By utilizing aiohttp for asynchronous requests, we efficiently manage potential network issues without blocking the entire program, retrying each failed request up to 5 times with exponential backoff.
We can also achieve this without using backoff by setting return_exceptions=True in asyncio.run. However, this would require us to write custom code to retry the functions that encountered errors. Using backoff make this so much simpler.
Additional features
The backoff package offers a wider variety of decorators to handle retries and backoff strategies effectively.
These are well documented on the backoff GitHub repository, but to sum them up briefly:
@backoff.on_exceptionretries a function when a specified exception is raised.@backoff.on_predicateretries a function based on its return value.@backoff.runtimeuses the return value or thrown exception of the decorated method to determine backoff behavior.
backoff also allows the use of multiple decorators on a single function, providing more precise control over error handling behavior.
Jitter
backoff supports adding randomness to backoff intervals to prevent thundering herd problems.
Default jitter function backoff.full_jitter implements the ‘Full Jitter’ algorithm, which is nicely explained in this AWS blog post
Conclusion
The backoff package has significantly improved the robustness and reliability of my code when dealing with APIs and network calls. By leveraging its retry mechanisms, I’ve been able to make long-running processes less prone to failure due to temporary API glitches or network instability.

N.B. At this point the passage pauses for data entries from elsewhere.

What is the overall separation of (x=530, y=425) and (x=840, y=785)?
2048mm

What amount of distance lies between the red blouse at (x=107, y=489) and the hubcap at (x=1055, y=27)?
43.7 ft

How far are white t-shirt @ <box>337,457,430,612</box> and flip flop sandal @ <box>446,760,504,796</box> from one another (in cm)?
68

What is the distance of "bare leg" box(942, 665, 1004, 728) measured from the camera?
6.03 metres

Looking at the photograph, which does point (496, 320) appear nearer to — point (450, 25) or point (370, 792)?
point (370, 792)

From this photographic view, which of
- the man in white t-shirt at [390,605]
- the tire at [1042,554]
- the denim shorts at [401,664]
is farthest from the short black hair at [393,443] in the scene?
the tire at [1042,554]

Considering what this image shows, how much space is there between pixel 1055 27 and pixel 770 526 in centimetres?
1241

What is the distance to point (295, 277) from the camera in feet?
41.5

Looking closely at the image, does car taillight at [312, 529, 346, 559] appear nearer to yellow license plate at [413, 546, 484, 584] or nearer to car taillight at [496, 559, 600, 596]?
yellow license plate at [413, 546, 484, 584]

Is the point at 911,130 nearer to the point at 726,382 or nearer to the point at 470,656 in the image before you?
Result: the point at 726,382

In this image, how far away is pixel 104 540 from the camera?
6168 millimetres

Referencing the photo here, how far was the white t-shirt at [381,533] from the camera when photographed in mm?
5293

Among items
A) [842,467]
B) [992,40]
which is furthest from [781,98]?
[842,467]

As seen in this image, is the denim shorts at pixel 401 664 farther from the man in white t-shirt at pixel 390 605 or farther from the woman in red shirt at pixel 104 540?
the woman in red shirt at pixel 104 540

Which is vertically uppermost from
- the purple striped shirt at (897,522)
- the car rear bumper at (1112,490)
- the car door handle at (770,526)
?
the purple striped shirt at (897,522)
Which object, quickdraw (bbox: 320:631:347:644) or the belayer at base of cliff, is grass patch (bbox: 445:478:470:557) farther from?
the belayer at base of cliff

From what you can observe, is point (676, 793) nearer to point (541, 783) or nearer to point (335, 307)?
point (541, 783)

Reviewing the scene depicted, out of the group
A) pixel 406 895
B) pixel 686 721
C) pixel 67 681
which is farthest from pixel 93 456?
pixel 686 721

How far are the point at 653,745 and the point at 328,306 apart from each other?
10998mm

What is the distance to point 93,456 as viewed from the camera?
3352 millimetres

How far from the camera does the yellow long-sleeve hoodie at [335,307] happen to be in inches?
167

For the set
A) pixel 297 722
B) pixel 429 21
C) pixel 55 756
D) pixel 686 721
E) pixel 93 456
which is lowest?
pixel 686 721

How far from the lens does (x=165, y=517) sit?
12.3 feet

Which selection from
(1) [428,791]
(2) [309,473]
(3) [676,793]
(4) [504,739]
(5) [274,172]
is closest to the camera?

With just a few lines of code, backoff helps manage errors, turning big problems into small ones. It lets us focus on the main logic by handling temporary failures for us. This makes our code more efficient and reliable, ensuring it runs smoothly even in uncertain conditions.
Given its benefits, I believe that this library should be essential when working with APIs, especially those known to be flaky or have quotas that are easily exceeded. When you’re making a substantial number of requests—whether asynchronously or synchronously, using backoff helps ensure your entire process doesn’t break from a single failure, maintaining stability across your application.
Notes
Best Practices in Using Backoff
- Exponential Backoff & Jitter: While constant waits might make sense in some cases, exponential backoff with added jitter (randomness) is usually the best practice for network operations to prevent thundering herd problems. Be careful when configuring this, it should be taken care of in a per-function basis, because the backoff needed for a network error is not the same needed for a rate-limit error.
- Logging: Make sure to log backoff retries and integrate them into your monitoring tools to catch systemic issues early.
- Understand Max Retries: Opt for a reasonable balance between retry aggressiveness and the user experience, as excessive retries could mask real issues or delay error notification.